Output the entries verbatim, including every line.

——

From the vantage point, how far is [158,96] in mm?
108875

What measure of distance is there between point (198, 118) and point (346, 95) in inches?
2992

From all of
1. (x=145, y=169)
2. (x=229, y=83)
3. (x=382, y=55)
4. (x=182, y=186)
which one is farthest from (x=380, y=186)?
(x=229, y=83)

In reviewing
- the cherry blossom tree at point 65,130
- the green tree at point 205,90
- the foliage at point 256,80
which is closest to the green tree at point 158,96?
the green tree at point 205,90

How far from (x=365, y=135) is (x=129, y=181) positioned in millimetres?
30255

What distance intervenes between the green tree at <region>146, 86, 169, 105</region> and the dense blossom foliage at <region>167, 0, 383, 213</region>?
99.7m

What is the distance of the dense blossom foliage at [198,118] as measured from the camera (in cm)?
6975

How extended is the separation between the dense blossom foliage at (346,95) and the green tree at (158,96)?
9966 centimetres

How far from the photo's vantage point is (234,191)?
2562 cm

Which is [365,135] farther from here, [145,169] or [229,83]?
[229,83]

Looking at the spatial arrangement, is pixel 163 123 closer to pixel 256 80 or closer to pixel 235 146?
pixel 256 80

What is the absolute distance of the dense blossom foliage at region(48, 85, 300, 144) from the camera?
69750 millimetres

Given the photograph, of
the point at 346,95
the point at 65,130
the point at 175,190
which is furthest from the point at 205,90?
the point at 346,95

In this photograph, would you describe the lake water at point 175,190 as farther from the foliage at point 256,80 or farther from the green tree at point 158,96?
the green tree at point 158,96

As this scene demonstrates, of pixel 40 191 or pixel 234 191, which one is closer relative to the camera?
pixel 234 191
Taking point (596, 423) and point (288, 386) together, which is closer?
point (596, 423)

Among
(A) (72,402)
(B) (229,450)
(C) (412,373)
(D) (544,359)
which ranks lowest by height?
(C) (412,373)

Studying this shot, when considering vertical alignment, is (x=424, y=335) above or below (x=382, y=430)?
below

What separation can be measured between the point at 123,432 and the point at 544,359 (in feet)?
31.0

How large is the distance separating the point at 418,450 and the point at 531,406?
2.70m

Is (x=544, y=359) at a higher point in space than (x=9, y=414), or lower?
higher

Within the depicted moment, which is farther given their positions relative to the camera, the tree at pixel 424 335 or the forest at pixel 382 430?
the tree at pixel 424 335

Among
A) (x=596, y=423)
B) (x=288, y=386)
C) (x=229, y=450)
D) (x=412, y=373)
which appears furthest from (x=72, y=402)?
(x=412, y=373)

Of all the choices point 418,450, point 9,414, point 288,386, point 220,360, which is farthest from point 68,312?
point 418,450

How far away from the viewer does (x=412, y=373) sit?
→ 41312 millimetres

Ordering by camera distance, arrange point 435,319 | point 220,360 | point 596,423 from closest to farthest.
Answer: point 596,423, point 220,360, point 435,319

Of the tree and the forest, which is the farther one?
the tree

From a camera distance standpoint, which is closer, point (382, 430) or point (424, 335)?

——

-- Reply to the task --
From the vantage point, how far is [158,96] in mm?
108875

What measure of distance is there between point (198, 118) and point (346, 95) in inches?
2992

From all of
1. (x=145, y=169)
2. (x=229, y=83)
3. (x=382, y=55)
4. (x=182, y=186)
which one is farthest from (x=380, y=186)?
(x=229, y=83)

In reviewing
- the cherry blossom tree at point 65,130
- the green tree at point 205,90
- the foliage at point 256,80
which is closest to the green tree at point 158,96?
the green tree at point 205,90

How far from (x=365, y=135) is (x=129, y=181) positioned in millimetres?
30255

What distance intervenes between the green tree at <region>146, 86, 169, 105</region> and the dense blossom foliage at <region>167, 0, 383, 213</region>?
99.7m

What is the distance of the dense blossom foliage at [198,118] as measured from the camera (in cm)?
6975

How extended is the separation between the dense blossom foliage at (346,95) and the green tree at (158,96)?
9966 centimetres

How far from the photo's vantage point is (234,191)?
2562 cm

Which is [365,135] farther from here, [145,169] or [229,83]?
[229,83]

Looking at the spatial arrangement, is pixel 163 123 closer to pixel 256 80 or closer to pixel 235 146?
pixel 256 80

What is the absolute distance of the dense blossom foliage at region(48, 85, 300, 144) from the camera?
69750 millimetres

Given the photograph, of
the point at 346,95
the point at 65,130
the point at 175,190
which is furthest from the point at 205,90?
the point at 346,95

In this photograph, would you describe the lake water at point 175,190 as farther from the foliage at point 256,80 or farther from the green tree at point 158,96?
the green tree at point 158,96

As this scene demonstrates, of pixel 40 191 or pixel 234 191, which one is closer relative to the camera?
pixel 234 191
Taking point (596, 423) and point (288, 386) together, which is closer?
point (596, 423)

Among
(A) (72,402)
(B) (229,450)
(C) (412,373)
(D) (544,359)
which ranks lowest by height?
(C) (412,373)

Studying this shot, when considering vertical alignment, is (x=424, y=335) above or below (x=382, y=430)?
below

What separation can be measured between the point at 123,432 and the point at 544,359 (in feet)?
31.0

How large is the distance separating the point at 418,450 and the point at 531,406?
2.70m

Is (x=544, y=359) at a higher point in space than (x=9, y=414), or lower?
higher

Within the depicted moment, which is farther given their positions relative to the camera, the tree at pixel 424 335 or the forest at pixel 382 430?
the tree at pixel 424 335

Among
A) (x=596, y=423)
B) (x=288, y=386)
C) (x=229, y=450)
D) (x=412, y=373)
which appears furthest from (x=72, y=402)?
(x=412, y=373)

Of all the choices point 418,450, point 9,414, point 288,386, point 220,360, which is farthest from point 68,312?
point 418,450

How far away from the viewer does (x=412, y=373) sit?
→ 41312 millimetres

Ordering by camera distance, arrange point 435,319 | point 220,360 | point 596,423 from closest to farthest.
Answer: point 596,423, point 220,360, point 435,319

Of the tree and the forest, which is the farther one?
the tree

From a camera distance standpoint, which is closer, point (382, 430) or point (424, 335)?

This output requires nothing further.